Me.

Me.

Thomas Brauer priestographer

The older I get, and the more I have done, the less I want to say about myself.

I wish I had more hair.

I wish I’d spent more time being active.

I wish I’d spent more time building relationships.

I wish I could grow a big, Lord of the Rings type beard.

I am a dad and a husband.

I am a follower of Jesus.

I am a user of the Oxford/Harvard comma and the emdash.

I am getting better at most of these things. Slowly. Except the hair and the beard. That seems to be what it is.

Apart from that, I am an Anglican priest who spends a little time teaching, thinking, writing, and photographing. I’ve had the bizarre blessing of being able to do some or all of this on four different continents in five different countries. Some of them feature in the pictures on this website.

I am a learner, too. I completed my Doctoral studies in 2020, though due to the Covid-19 pandemic I have not yet been able to get slapped on the head by the hat of learning (yes, that really is a thing and I’m bummed I didn’t get to do it). My thesis was called From Portraits of Absence to Analogies of Resurrection: A Theological Engagement with Photographic Phenomenology. I explored the ways in which the experience of photographs can support our understanding of faith, and how our experience of faith can support our understanding of photographs. This research was completed through the University of St. Andrews, and the Institute for Theology, Imagination and the Arts. My supervisors were the Rev. Prof. David Brown, and Dr. Natasha O’Hear.

RECORDS SUPPLIED
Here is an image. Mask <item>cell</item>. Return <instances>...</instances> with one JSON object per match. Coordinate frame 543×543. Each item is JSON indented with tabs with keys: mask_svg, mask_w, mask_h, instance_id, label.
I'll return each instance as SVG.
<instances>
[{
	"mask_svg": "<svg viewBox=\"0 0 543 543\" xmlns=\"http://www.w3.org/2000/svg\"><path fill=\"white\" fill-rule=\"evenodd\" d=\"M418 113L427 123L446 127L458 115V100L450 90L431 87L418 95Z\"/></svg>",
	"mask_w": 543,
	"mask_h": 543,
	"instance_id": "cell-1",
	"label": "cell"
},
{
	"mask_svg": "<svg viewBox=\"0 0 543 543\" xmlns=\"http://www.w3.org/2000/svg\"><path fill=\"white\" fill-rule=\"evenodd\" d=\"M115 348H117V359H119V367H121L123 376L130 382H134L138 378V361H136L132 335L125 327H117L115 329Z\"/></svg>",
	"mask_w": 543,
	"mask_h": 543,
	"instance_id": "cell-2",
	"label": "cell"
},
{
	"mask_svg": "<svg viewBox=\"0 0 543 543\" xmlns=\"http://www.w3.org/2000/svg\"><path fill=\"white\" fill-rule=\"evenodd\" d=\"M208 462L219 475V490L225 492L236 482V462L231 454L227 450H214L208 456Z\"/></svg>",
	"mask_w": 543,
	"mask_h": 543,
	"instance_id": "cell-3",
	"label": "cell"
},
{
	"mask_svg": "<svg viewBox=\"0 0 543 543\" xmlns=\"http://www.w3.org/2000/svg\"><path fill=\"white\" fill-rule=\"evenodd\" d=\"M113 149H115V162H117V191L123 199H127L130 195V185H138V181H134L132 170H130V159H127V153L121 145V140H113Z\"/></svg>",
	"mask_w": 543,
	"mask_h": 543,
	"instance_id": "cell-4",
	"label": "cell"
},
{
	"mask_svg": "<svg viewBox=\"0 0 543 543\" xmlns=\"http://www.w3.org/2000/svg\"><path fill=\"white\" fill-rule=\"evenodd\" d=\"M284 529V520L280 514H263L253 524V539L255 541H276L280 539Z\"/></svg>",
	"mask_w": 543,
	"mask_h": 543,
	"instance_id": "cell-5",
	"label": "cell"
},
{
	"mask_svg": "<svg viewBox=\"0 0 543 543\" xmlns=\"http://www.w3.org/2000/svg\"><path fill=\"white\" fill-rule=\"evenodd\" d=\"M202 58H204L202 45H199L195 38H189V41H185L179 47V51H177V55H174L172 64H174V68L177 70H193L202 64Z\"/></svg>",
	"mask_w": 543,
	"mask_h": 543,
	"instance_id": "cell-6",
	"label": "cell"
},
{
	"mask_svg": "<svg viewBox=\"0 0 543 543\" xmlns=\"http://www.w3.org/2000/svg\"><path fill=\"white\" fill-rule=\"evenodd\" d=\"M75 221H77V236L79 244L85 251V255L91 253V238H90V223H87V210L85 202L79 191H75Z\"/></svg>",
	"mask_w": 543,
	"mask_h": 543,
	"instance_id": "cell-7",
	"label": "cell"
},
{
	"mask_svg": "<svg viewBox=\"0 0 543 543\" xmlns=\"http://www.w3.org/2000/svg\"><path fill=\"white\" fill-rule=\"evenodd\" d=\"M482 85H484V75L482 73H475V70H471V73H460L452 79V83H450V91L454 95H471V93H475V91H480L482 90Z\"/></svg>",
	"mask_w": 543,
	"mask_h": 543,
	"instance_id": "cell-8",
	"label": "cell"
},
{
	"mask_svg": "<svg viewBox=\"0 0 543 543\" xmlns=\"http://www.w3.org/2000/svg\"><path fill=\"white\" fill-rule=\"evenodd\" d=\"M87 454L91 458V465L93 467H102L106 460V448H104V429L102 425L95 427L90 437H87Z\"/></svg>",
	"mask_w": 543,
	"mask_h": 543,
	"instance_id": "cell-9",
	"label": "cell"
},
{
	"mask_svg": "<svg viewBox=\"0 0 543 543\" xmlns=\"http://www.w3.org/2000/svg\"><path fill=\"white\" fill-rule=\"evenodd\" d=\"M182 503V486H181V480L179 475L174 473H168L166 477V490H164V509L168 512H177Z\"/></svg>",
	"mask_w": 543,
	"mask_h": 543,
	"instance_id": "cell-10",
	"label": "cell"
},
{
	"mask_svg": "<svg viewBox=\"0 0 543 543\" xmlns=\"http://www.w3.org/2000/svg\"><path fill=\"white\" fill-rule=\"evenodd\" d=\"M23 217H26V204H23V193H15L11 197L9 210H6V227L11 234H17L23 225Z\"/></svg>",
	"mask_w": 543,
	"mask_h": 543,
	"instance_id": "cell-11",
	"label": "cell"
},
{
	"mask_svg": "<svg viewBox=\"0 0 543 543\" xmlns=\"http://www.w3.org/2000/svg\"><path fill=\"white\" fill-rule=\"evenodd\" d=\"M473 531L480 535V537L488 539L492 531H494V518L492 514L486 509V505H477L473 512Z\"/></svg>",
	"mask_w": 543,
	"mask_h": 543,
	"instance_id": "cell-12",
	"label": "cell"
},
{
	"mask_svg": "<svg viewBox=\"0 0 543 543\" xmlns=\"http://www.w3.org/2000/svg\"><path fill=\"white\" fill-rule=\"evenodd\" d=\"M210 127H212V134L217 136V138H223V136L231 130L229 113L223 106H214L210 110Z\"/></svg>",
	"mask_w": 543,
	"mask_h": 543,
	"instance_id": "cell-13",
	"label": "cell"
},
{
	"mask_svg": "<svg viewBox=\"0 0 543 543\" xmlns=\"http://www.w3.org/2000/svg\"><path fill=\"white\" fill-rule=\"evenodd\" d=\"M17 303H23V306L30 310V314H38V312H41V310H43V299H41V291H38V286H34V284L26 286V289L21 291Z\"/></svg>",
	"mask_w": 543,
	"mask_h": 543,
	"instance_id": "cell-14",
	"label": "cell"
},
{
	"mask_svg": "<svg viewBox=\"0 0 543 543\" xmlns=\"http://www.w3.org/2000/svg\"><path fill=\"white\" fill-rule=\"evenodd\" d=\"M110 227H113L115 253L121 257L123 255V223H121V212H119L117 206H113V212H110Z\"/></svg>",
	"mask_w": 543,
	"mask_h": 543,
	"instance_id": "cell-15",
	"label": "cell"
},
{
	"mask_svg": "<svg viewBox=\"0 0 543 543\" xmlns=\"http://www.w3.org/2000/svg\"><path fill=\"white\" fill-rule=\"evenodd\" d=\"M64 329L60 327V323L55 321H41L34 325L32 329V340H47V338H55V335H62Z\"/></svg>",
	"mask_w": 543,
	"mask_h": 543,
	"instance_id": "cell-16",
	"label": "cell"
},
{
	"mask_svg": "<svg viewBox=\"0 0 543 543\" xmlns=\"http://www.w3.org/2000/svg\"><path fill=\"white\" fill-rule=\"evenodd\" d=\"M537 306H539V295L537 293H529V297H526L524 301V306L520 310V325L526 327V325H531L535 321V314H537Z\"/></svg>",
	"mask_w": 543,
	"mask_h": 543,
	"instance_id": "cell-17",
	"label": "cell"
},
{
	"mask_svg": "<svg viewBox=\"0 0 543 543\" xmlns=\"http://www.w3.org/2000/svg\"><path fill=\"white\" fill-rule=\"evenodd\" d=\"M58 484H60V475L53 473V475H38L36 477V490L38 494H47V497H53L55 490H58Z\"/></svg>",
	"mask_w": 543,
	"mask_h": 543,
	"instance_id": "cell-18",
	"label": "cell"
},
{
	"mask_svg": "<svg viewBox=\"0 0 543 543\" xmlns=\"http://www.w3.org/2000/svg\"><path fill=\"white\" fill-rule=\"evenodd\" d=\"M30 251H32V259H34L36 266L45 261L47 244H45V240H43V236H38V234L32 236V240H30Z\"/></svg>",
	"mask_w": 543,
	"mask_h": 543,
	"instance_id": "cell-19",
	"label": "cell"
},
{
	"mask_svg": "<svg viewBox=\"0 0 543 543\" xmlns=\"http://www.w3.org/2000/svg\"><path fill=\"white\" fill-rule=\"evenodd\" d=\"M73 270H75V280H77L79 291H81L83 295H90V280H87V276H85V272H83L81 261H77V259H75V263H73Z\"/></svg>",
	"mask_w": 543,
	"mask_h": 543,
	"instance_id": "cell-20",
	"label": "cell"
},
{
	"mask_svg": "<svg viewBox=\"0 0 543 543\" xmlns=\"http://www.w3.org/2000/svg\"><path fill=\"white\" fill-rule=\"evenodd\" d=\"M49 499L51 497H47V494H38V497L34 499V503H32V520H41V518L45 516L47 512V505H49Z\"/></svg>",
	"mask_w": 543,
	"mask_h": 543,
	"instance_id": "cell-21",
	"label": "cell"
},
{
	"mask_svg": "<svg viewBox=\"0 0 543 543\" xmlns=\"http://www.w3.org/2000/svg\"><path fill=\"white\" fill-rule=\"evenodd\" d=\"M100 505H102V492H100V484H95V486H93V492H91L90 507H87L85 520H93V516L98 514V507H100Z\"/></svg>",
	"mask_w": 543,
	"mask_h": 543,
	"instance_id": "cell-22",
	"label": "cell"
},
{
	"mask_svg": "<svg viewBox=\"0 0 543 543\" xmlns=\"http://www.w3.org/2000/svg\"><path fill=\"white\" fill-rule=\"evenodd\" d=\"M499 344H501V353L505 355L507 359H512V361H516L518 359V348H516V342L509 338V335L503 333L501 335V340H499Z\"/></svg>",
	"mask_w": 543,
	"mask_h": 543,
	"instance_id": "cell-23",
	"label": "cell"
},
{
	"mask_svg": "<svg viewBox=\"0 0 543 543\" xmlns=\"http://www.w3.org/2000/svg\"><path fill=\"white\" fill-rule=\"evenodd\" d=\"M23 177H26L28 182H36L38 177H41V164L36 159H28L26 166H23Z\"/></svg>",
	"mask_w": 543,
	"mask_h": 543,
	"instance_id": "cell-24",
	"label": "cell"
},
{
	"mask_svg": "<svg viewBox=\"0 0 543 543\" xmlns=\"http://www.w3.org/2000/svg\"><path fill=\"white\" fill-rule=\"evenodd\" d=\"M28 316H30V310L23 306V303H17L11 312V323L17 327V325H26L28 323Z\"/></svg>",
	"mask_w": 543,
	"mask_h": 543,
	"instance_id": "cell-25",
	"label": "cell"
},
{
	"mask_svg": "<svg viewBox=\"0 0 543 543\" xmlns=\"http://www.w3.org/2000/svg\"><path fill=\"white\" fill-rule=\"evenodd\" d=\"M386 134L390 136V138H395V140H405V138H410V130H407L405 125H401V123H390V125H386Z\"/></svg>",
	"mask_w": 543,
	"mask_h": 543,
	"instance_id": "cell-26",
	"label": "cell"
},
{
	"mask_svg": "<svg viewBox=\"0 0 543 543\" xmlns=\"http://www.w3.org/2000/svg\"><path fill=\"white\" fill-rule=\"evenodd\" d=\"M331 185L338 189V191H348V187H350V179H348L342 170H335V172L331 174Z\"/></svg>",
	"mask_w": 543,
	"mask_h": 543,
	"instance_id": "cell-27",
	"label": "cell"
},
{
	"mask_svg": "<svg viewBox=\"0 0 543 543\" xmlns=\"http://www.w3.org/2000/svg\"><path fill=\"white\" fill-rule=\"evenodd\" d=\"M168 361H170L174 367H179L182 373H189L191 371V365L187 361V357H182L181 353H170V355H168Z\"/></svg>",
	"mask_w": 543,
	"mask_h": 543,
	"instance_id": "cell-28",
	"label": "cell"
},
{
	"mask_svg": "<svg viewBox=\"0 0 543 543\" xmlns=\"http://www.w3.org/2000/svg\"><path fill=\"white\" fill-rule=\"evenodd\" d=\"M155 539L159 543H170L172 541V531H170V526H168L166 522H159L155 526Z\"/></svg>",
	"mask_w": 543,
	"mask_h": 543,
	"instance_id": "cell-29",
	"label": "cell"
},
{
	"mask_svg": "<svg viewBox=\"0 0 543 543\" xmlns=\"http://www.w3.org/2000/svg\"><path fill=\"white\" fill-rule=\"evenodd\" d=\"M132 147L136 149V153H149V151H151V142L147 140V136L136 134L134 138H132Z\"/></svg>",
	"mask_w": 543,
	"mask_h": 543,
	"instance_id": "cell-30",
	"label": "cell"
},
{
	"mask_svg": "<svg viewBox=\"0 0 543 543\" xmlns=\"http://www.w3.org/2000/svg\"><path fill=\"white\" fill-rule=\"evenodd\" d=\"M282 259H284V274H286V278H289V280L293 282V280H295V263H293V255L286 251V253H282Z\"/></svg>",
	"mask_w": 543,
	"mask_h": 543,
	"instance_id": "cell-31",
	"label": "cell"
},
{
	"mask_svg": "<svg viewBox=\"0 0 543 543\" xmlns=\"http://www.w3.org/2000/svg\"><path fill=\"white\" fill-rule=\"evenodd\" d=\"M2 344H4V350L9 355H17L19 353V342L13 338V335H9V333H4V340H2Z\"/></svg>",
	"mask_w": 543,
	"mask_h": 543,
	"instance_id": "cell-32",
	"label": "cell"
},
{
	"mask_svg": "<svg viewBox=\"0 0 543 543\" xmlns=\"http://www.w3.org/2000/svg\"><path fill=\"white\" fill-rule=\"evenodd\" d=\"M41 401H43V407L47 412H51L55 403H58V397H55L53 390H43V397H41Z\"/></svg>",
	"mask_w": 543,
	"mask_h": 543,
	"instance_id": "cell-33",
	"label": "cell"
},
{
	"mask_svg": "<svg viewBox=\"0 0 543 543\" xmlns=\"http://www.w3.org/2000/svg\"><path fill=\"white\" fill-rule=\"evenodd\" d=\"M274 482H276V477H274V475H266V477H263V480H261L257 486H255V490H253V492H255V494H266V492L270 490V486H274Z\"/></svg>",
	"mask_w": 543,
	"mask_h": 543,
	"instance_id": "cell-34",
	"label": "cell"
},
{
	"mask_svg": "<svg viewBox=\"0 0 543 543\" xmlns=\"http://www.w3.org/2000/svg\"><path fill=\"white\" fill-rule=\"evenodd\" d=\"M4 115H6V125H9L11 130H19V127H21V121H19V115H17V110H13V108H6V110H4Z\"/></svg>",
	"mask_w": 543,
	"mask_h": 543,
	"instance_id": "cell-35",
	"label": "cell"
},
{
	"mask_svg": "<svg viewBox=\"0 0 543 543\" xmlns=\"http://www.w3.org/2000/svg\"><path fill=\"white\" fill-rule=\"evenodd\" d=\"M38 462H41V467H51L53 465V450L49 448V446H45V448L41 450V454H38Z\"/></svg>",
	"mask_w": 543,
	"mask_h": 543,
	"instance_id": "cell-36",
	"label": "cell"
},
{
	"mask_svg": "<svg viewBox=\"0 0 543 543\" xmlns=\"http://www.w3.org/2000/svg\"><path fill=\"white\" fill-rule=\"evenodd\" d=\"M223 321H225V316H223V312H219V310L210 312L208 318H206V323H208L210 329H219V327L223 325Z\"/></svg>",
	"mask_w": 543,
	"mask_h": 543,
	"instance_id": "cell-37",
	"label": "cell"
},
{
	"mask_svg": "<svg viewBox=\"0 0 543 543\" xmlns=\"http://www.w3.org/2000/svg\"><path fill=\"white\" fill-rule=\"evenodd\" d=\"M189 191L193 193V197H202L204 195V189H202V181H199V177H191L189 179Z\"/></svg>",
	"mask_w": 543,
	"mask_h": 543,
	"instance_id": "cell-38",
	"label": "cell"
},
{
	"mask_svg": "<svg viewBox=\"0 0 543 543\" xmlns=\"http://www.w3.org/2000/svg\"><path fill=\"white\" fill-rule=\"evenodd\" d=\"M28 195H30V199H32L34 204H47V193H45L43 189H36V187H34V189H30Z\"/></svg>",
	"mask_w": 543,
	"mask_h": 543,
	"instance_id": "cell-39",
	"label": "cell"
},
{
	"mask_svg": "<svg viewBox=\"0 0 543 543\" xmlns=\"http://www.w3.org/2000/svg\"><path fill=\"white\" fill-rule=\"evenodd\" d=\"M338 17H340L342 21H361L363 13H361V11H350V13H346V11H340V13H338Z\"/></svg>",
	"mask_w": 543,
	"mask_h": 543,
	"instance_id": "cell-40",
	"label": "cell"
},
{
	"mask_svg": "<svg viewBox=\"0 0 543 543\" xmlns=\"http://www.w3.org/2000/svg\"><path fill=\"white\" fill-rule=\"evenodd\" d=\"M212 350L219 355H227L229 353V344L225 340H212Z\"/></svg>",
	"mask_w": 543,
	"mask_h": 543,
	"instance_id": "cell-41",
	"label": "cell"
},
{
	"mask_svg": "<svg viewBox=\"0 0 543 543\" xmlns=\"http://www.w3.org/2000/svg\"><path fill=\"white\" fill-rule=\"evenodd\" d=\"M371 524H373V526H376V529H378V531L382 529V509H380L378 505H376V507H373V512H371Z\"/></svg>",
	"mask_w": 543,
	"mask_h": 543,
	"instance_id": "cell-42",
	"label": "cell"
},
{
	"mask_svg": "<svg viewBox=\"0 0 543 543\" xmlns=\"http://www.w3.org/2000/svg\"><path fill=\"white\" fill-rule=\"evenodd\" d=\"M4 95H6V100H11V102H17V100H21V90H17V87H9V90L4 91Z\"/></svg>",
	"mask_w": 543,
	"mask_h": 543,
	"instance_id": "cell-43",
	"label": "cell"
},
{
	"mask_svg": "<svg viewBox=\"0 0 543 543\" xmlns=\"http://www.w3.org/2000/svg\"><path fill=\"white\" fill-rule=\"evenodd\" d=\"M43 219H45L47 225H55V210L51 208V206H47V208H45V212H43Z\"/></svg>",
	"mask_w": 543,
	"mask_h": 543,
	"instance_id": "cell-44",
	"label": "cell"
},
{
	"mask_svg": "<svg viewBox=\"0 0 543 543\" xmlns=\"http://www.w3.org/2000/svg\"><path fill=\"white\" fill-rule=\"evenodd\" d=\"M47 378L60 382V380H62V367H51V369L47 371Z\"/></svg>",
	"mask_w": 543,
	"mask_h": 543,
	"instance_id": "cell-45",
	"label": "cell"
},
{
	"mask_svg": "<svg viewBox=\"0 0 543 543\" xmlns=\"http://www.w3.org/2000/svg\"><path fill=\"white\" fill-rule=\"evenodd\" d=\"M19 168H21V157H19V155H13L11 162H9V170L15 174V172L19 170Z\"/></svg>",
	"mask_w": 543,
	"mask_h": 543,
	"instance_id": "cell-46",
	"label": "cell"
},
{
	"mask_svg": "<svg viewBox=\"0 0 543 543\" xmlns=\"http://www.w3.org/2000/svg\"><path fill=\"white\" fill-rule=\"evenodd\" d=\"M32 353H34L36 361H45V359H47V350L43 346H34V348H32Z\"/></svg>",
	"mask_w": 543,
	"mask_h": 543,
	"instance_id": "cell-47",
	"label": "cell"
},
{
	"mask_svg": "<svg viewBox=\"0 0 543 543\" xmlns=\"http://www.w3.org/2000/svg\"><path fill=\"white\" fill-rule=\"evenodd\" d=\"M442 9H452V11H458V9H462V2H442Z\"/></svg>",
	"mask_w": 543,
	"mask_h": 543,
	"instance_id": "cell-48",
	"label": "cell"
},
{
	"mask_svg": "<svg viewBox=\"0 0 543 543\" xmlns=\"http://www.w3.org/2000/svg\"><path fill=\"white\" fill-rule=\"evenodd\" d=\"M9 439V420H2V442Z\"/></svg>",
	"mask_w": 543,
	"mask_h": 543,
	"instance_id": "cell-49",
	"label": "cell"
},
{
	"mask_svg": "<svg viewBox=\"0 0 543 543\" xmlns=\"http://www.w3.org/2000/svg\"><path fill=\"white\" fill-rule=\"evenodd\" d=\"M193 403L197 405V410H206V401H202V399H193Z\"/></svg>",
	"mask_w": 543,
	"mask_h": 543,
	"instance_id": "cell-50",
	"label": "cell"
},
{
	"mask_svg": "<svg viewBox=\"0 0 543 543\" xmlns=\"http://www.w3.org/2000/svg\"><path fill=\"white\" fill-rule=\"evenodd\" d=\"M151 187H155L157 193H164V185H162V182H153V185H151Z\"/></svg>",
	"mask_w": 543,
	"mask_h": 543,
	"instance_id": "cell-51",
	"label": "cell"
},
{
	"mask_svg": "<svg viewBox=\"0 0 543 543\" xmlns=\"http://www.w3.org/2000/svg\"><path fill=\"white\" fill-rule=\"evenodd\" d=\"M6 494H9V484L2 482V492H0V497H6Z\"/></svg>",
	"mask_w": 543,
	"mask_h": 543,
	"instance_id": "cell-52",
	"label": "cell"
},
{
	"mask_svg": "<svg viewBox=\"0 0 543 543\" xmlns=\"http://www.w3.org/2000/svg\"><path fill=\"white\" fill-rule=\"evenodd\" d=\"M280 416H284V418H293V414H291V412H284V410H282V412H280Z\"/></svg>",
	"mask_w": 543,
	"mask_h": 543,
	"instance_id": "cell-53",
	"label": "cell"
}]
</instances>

TASKS
**a)** List every wish that the profile text states with the words "I wish".
**b)** Carry on the profile text, starting after its final sentence.
The records are separate material with no connection to the profile text.

RESPONSES
**a)**
- More hair
- To have spent more time being active
- To have spent more time building relationships
- To be able to grow a big, Lord of the Rings type beard

**b)**
We are from Canada. I got to grow up on the North Shore of the Great Lakes. I’ve lived in Sault Ste. Marie, Rydal Bank, Bruce Mines, Toronto, Saskatoon, Whitehorse, Edmonton, and Smiths Falls. I also got to live, learn, and serve in Uganda, South Africa, Scotland, and New Zealand. Following the itinerant Messiah has meant we have had to wander after Him a bit.

I am a photographer. I make images of the world as God made it, and what humans have made of it.  

I want, more than anything, for humans to find reconciliation with themselves, with each other, with their world, and with their God.

www.fiatpixel.com

The Images

The images included in FiatPixel are made, not taken.  The images are intended to lead to contemplation, and to spark the imagination to go deeper than the surface of the image.